Copy each of the following items word for word, omitting the pictures.

** START **

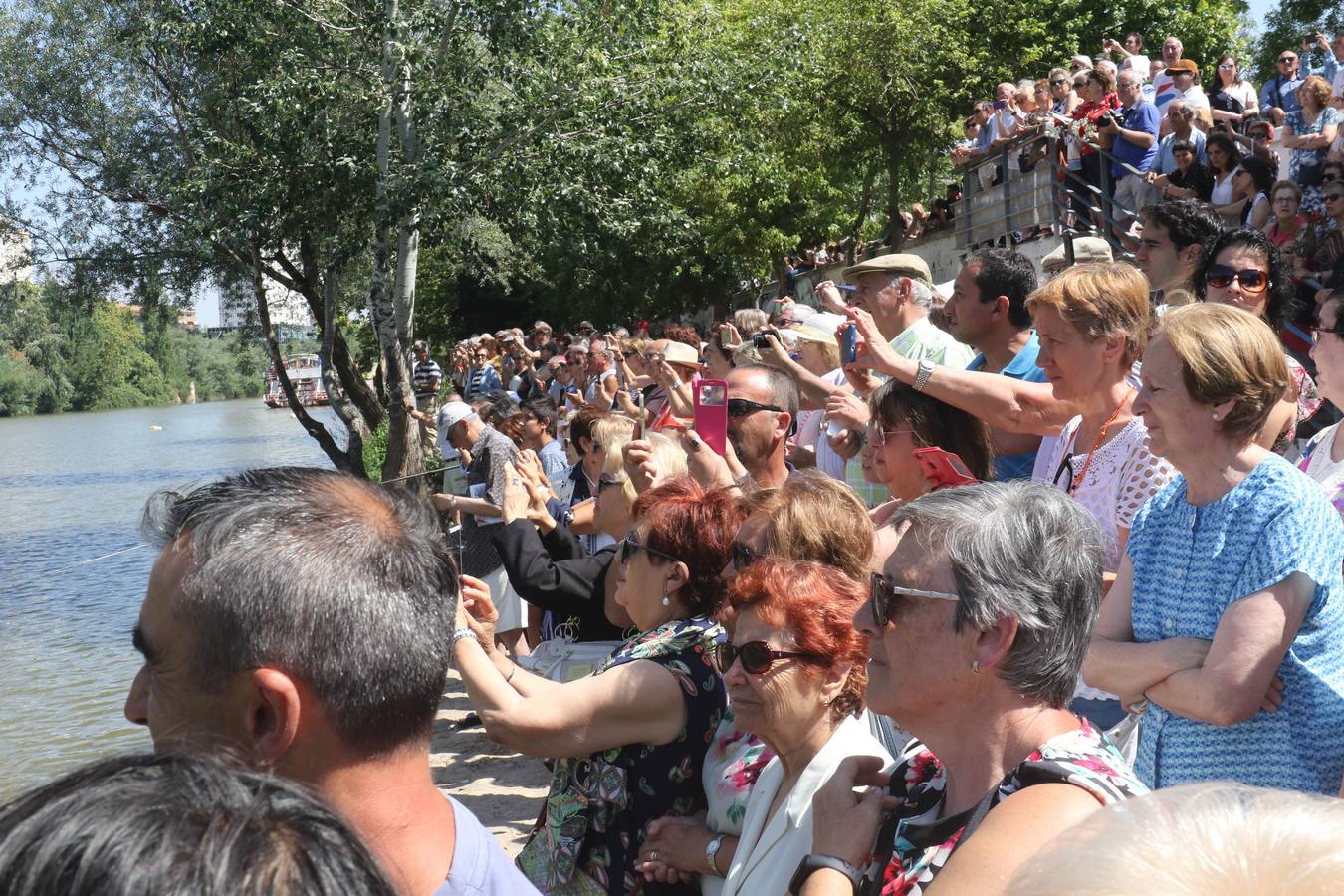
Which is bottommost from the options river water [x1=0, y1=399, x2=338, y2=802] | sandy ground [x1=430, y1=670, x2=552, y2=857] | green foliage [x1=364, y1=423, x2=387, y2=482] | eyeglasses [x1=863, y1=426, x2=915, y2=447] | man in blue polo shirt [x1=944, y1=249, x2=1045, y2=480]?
river water [x1=0, y1=399, x2=338, y2=802]

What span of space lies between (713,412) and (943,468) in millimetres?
1295

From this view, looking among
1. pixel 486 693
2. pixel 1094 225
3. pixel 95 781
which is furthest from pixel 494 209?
pixel 95 781

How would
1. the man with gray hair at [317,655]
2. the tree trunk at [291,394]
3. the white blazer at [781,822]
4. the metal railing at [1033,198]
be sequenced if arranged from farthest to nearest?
the tree trunk at [291,394], the metal railing at [1033,198], the white blazer at [781,822], the man with gray hair at [317,655]

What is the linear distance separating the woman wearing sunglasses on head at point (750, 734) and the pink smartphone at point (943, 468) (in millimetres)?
541

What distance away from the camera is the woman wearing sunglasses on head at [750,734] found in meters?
2.78

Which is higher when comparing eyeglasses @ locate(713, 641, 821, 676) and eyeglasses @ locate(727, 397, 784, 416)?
eyeglasses @ locate(727, 397, 784, 416)

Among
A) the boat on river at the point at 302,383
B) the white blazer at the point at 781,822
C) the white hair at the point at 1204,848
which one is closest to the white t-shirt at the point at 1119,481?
the white blazer at the point at 781,822

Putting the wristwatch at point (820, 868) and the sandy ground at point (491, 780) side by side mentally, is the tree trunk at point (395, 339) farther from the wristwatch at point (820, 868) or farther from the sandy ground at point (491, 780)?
the wristwatch at point (820, 868)

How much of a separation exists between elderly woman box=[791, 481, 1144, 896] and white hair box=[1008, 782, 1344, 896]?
34.7 inches

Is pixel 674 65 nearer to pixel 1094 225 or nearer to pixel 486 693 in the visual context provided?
pixel 1094 225

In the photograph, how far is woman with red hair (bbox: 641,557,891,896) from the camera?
2.55m

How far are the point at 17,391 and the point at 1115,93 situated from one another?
3851 inches

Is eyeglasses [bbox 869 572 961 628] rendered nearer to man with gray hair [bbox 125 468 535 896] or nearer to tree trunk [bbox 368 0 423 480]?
man with gray hair [bbox 125 468 535 896]

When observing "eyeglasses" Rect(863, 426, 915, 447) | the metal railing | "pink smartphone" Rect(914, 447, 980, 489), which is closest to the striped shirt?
the metal railing
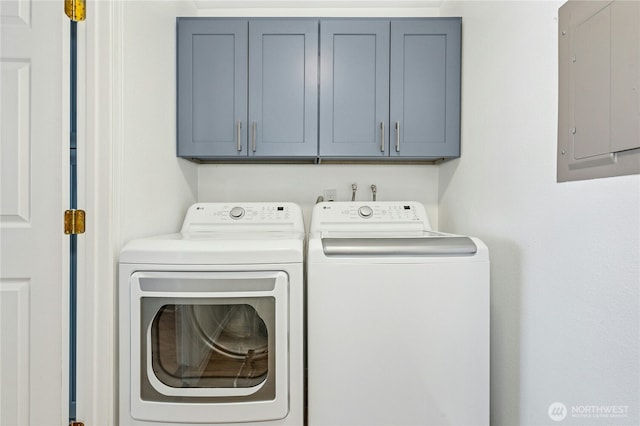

** END **

- **Correct result**
Which is bottommost from the options river water [x1=0, y1=399, x2=338, y2=802] | sandy ground [x1=430, y1=670, x2=552, y2=857] | green foliage [x1=364, y1=423, x2=387, y2=482] | eyeglasses [x1=863, y1=426, x2=915, y2=447] | man in blue polo shirt [x1=944, y1=249, x2=1045, y2=480]?
river water [x1=0, y1=399, x2=338, y2=802]

What span of space lies between (713,412) and (943,468) in millimetres?
1295

From this view, looking among
1. pixel 486 693
2. pixel 1094 225
3. pixel 95 781
which is furthest from pixel 494 209?
pixel 95 781

How would
1. the man with gray hair at [317,655]
2. the tree trunk at [291,394]
3. the white blazer at [781,822]
4. the metal railing at [1033,198]
be sequenced if arranged from farthest to nearest?
the tree trunk at [291,394], the metal railing at [1033,198], the white blazer at [781,822], the man with gray hair at [317,655]

What is the linear distance separating the woman wearing sunglasses on head at point (750, 734) and the pink smartphone at point (943, 468) (in millimetres)?
541

What distance away from the camera is the woman wearing sunglasses on head at [750,734] found in meters?
2.78

Which is higher when comparing eyeglasses @ locate(713, 641, 821, 676) and eyeglasses @ locate(727, 397, 784, 416)?
eyeglasses @ locate(727, 397, 784, 416)

Among
A) the boat on river at the point at 302,383
B) the white blazer at the point at 781,822
C) the white hair at the point at 1204,848
which one is closest to the white t-shirt at the point at 1119,481?
the white blazer at the point at 781,822

Putting the wristwatch at point (820, 868) and the sandy ground at point (491, 780) side by side mentally, is the tree trunk at point (395, 339) farther from the wristwatch at point (820, 868) or farther from the sandy ground at point (491, 780)?
the wristwatch at point (820, 868)

How much of a separation exists between elderly woman box=[791, 481, 1144, 896] and white hair box=[1008, 782, 1344, 896]?
34.7 inches

Is pixel 674 65 nearer to pixel 1094 225 or nearer to pixel 486 693 in the visual context provided?
pixel 1094 225

In the photograph, how far is woman with red hair (bbox: 641,557,891,896) from the camera?
2.55m

How far are the point at 17,391 and the point at 1115,93 situated from one another?
3851 inches

Is eyeglasses [bbox 869 572 961 628] rendered nearer to man with gray hair [bbox 125 468 535 896] or nearer to tree trunk [bbox 368 0 423 480]?
man with gray hair [bbox 125 468 535 896]

When observing "eyeglasses" Rect(863, 426, 915, 447) | the metal railing | "pink smartphone" Rect(914, 447, 980, 489), which is closest to the striped shirt?
the metal railing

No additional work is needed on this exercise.